Fast track to giving away your power
Assertiveness and the self respect you have to cultivate to exercise it has been a common conversation topic with friends and family. Not being afraid to ask, not being afraid to speak up and most importantly not fearing a negative reaction to your self respecting boundary setting.
I learned an important lesson about how giving into anger, even if it is just in thought, can override any ability to express appropriate assertiveness or self respect. A few hours before my daughter had to catch a plane home, I went to the local bakery to get some scones for a farewell afternoon tea. Approaching the bakery, I could hear a child screaming. As I got closer, I could see a mother (who was virtually blocking the bakery entrance) attempting to placate her screaming toddler with indulgent bribes. The more bribery she offered, the louder the screams. It was clear who ruled this relationship and it wasn’t the adult. When I got inside, I had to speak above the screaming going on outside to order my scones.

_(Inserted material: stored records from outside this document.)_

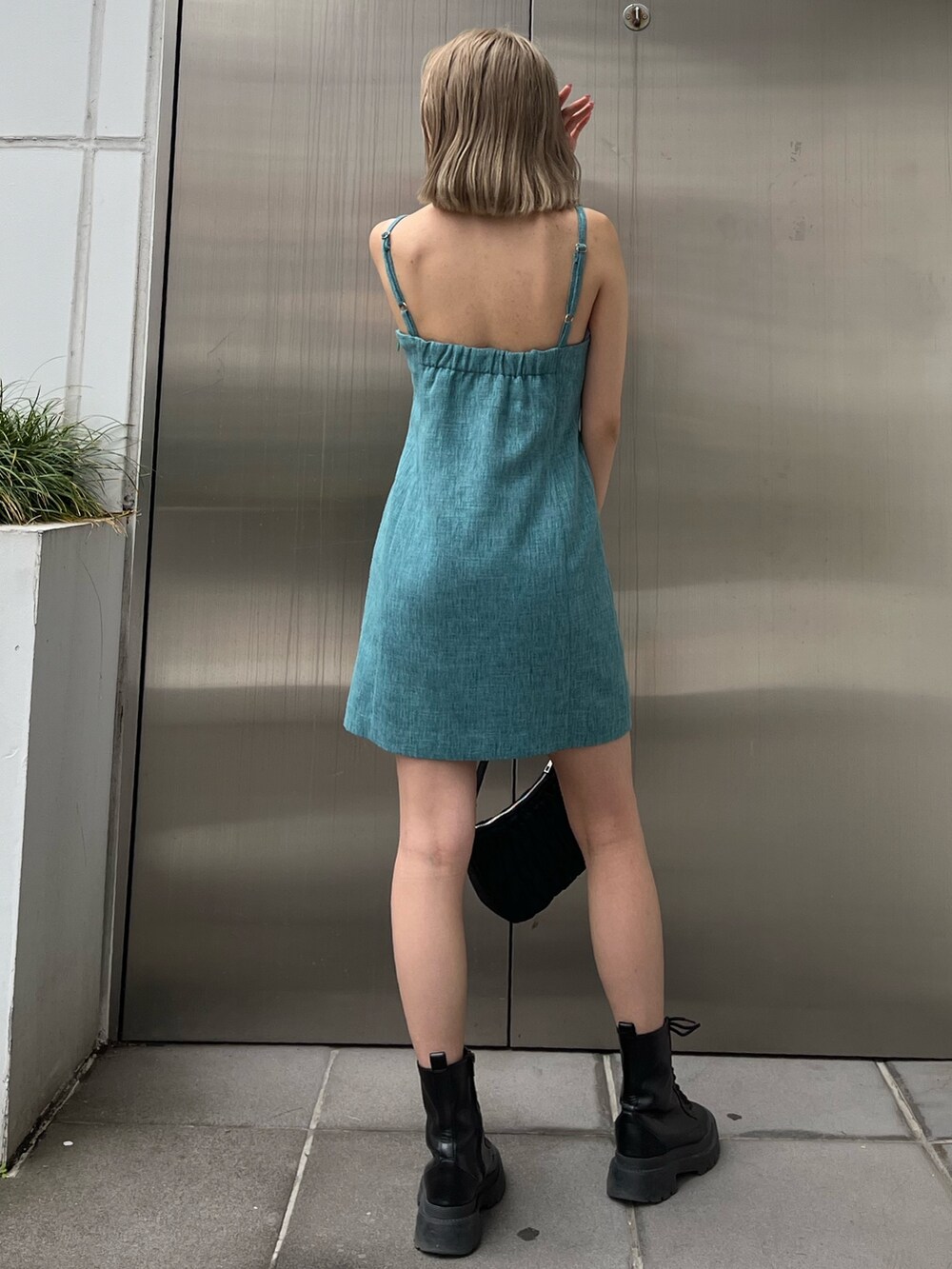 ホワイト系のブーツ、ブルー系のワンピース、シルバー系のネックレスを着用したレディースの春コーディネートの3枚目の写真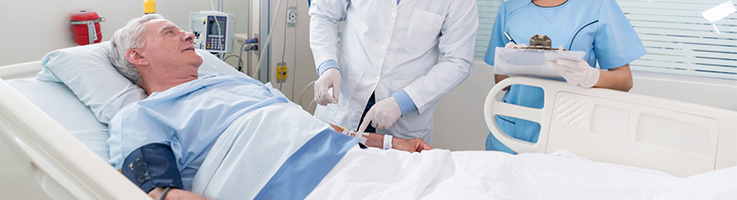 older man laying in a hospital bed talking to a doctor and nurse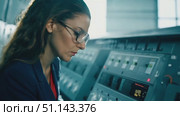 A skilled technician adjusts machinery settings in a modern control room. Стоковое AI-видео, аниматор Данила Большаков / Фотобанк Лори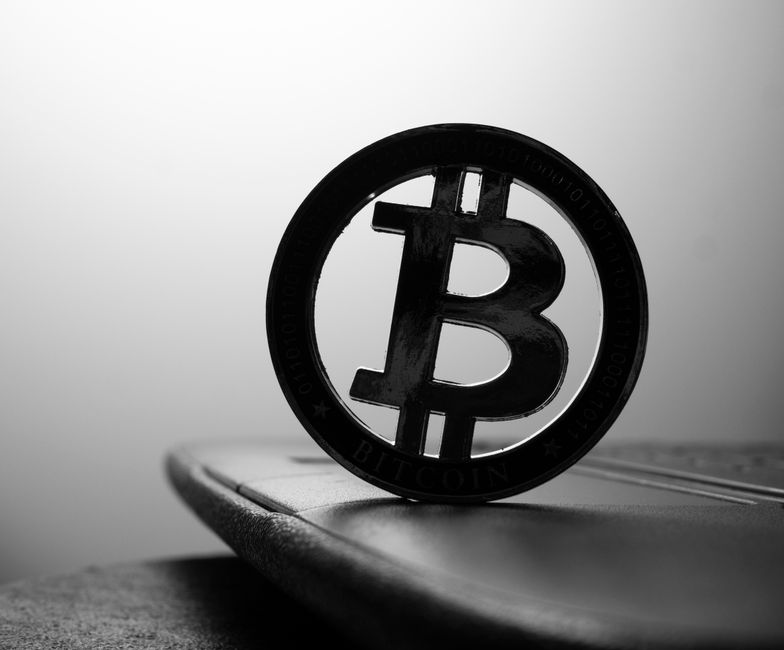 Una imagen en blanco y negro en primer plano de un símbolo de Bitcoin sobre un portátil.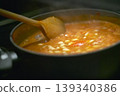 Chef using wooden spoon stirring tomato and bean soup cooking in pot 139340386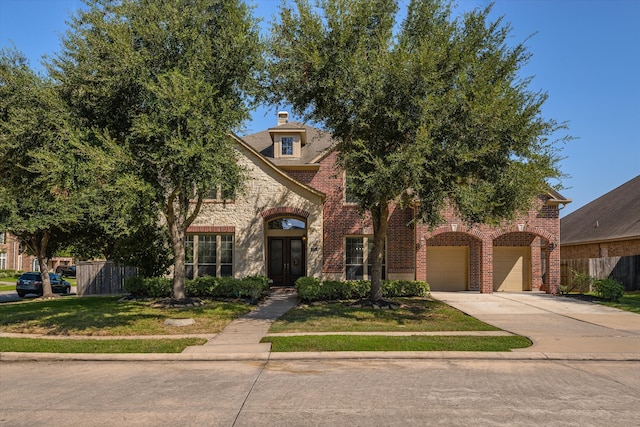 view of front of home with a garage and a front yard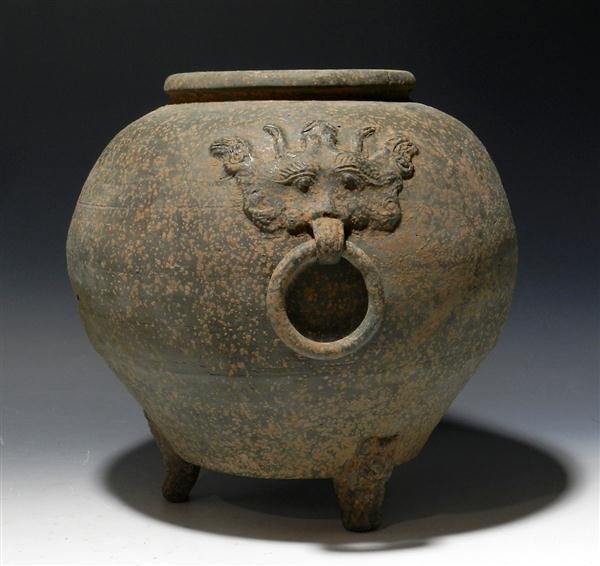 A Han Dynasty Greyware Pottery Vessel Taotie Masks: China, ca. 206 BC - 220 AD. Pottery vessel sits on three anthropomorphized feet, body balloons out up the body, then slightly inward at rim. Handles are Taotie (Chinese ritual masks) with rings throug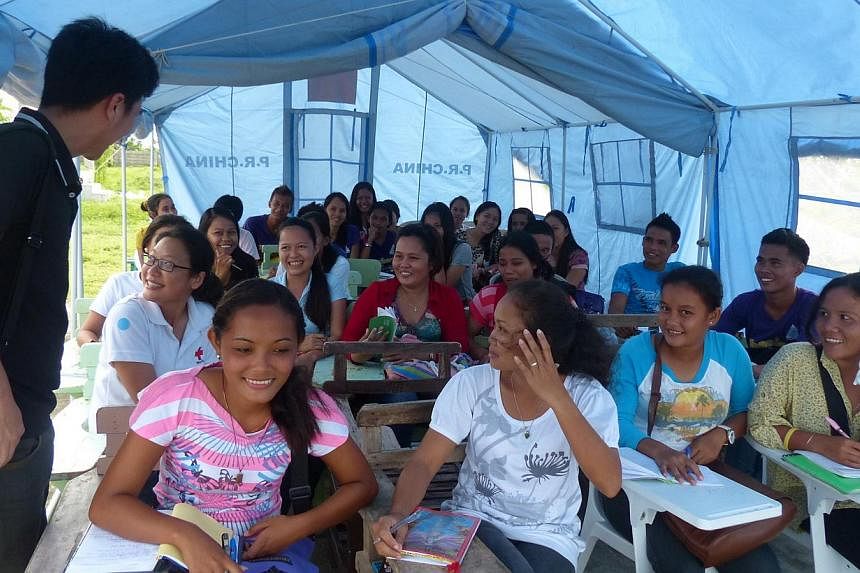 Filipino students taking lessons in a temporary school that was set up after Typhoon Haiyan damaged their original school in November 2013. - PHOTO: SINGAPORE RED CROSS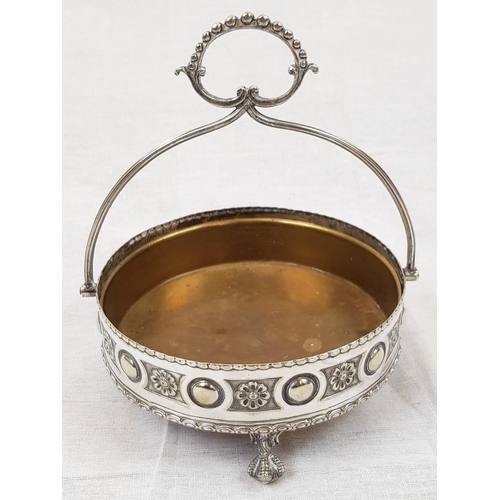 187 - An Antique Silver Bon Bon Dish with Handle. Removable Brass Inlet. Floral design around circular edg...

As the girl behind the counter placed my third and final scone in the bag, the mother and son walked into the shop. The mother interrupted the girl who was about to tell me how much I owed, with ‘Can I please be served now, I have a very sick boy here?’. The young girl went right to the woman, leaving me to wait to finish the transaction. I stood there part in shock and part trying to decide how to respond. As the anger welled up inside me, I considered uncharacteristically lashing out with ‘Well, if he’s so sick, why do you have him here in public, spreading germs to us all?’ or just the ‘I can’t believe how rude you are’. I didn’t say anything, but stood there fuming with many retorts running through my mind as the mother droned on and on with queries about the bread, allergies, even throwing in her aversion to plastic bags. Her continued apology to the girl behind the counter, without as much as a glance to me further fueled my anger at the consequences to me of this woman’s ‘I’m the only one in the world’ apparent approach to life. Note to self: big clue why child’s reflex response to ‘not now’ is a tantrum.
I finally finished my transaction. Driving home, I thought about the recent conversations about the importance of assertiveness that demonstrates self respect. Where had I gone wrong? Then it hit me! My anger is what let me down. If I had not wasted energy being angry at the woman, I could have assertively, but politely said in response to her ‘Wait on me now’ demand, ‘She’s almost finished with me and I have to get my daugther to the airport’. I bet the outcome would have been very different.